▶ **EXERCISE DETAILS**
Copy out each line of the listing below that contains the word "depicted".

▶ **DATA FOR PROCESSING**
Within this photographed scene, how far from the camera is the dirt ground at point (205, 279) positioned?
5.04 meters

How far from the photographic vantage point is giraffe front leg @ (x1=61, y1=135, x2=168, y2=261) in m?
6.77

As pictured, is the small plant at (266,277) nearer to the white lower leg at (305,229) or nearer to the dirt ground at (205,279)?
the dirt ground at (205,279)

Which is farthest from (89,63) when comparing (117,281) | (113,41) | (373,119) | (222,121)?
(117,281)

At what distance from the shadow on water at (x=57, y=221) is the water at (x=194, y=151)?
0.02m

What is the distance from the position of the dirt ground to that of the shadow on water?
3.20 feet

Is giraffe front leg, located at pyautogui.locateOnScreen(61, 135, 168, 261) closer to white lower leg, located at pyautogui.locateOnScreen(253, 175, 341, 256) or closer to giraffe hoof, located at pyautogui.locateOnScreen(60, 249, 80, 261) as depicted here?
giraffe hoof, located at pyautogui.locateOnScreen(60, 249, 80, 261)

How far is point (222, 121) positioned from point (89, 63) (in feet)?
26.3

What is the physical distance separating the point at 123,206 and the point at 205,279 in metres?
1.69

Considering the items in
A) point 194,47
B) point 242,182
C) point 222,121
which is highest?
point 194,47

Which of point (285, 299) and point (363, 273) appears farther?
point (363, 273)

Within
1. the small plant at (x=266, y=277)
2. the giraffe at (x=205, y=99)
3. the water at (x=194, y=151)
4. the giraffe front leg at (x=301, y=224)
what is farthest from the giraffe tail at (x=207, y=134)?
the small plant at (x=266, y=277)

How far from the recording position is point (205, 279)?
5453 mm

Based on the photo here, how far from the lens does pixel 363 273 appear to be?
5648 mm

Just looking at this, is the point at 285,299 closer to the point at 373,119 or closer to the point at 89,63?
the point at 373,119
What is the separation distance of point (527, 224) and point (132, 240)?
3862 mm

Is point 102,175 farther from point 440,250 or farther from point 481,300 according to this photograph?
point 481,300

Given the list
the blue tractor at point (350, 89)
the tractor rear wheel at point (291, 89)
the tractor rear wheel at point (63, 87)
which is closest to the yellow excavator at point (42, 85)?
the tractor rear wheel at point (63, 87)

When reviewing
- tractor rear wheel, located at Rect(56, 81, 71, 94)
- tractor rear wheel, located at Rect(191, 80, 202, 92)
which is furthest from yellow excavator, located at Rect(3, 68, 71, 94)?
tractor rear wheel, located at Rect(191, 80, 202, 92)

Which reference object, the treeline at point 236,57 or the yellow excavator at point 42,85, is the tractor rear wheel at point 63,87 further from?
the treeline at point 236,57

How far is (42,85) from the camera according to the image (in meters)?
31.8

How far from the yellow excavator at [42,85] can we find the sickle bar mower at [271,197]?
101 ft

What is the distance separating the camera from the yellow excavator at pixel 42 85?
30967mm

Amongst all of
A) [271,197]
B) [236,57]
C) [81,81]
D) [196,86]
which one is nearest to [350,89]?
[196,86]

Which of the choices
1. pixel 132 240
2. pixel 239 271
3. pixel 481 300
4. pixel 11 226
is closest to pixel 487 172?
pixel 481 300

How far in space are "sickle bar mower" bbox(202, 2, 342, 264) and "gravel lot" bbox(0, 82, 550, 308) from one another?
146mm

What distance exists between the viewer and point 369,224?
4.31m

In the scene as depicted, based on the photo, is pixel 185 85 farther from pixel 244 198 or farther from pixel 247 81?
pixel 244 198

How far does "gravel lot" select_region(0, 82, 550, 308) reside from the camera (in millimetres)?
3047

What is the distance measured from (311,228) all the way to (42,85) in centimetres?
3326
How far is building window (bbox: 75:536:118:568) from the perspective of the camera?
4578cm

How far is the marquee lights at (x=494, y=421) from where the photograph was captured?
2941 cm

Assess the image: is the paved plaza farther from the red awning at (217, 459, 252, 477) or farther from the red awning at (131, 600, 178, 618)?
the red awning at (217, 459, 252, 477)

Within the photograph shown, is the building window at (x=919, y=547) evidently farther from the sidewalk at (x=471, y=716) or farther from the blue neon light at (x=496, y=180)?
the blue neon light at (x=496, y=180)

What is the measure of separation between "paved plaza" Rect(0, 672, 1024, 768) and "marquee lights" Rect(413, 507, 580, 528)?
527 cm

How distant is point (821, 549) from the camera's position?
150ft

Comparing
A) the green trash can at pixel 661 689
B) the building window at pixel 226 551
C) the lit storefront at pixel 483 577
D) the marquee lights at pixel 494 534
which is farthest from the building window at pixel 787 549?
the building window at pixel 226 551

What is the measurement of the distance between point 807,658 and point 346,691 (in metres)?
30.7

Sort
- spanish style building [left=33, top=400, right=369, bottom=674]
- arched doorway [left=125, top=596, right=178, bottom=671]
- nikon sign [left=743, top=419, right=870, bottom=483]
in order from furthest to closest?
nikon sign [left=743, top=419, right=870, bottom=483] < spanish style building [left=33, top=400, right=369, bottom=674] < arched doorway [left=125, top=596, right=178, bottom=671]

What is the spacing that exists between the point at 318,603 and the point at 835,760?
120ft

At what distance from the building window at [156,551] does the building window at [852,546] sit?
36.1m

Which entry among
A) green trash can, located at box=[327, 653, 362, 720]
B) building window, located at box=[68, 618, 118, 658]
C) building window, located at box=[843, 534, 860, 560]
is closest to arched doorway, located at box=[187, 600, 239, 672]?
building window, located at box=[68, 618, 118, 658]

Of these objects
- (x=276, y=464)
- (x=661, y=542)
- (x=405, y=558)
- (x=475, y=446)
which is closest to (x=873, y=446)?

▶ **TASK OUTPUT**
Is giraffe front leg, located at pyautogui.locateOnScreen(61, 135, 168, 261) closer to white lower leg, located at pyautogui.locateOnScreen(253, 175, 341, 256) or closer to giraffe hoof, located at pyautogui.locateOnScreen(60, 249, 80, 261) as depicted here?
In the scene as depicted, based on the photo, is pixel 185 85 farther from pixel 244 198 or farther from pixel 247 81?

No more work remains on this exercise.